Protests against the punitive system of school inspections in England, the school inspectorate Ofsted (Office for Standards in Education, Children’s Services and Skills) has announced minimal reforms.
The Conservative government has set up an inquiry into Ofsted. It was forced to respond, fearful that the outcry against the inspectorate would coalesce with the current struggle of teachers over pay, workload and education funding, which the education unions are desperately trying to contain.
Teachers took to social media to express their grief and anger; petitions were launched, and protests organised. The government’s response, however, in no measure addresses their concerns.

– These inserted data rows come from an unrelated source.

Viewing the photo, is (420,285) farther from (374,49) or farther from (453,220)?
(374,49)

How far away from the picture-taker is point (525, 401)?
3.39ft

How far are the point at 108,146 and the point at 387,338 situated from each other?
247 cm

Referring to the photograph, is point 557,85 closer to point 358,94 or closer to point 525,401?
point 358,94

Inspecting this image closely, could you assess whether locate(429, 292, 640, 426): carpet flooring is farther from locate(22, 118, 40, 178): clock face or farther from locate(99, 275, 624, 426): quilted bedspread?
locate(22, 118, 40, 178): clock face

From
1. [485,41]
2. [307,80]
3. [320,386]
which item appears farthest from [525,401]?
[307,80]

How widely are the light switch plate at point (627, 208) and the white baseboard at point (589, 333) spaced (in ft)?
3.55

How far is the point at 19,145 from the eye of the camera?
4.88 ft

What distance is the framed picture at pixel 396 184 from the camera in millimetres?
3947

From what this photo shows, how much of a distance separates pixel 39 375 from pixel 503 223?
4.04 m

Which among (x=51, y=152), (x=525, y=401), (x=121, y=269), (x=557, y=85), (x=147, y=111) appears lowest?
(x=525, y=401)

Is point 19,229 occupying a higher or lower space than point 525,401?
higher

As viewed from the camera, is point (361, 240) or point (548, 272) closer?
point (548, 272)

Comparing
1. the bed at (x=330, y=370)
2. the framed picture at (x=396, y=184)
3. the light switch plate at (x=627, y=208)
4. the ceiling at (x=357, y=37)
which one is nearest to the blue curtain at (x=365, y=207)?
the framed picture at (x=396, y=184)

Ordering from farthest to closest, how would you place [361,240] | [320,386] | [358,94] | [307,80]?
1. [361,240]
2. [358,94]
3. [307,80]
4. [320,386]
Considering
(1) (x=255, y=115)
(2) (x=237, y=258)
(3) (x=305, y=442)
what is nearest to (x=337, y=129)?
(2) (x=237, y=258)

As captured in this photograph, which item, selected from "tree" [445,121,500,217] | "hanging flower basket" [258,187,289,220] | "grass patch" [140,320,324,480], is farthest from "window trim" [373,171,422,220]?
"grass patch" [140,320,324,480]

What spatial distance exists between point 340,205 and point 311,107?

On June 12, Ofsted published lukewarm changes to its inspections process, writing, “[W]e have been in regular discussion with union leaders, other sector representatives and the DfE [ Department for Education] about a package of measures to improve aspects of our work with schools.”
These include, first and foremost, concerns around safeguarding requirements. Currently, if a school is “good” in other areas but fails its inspection because of “safeguarding”, Ofsted will return in three months for a further inspection.
A handbook will be given to schools to clarify what constitutes effective safeguarding. If the school then scores good, it will not face enforced academisation (academy schools are publicly funded but privately run).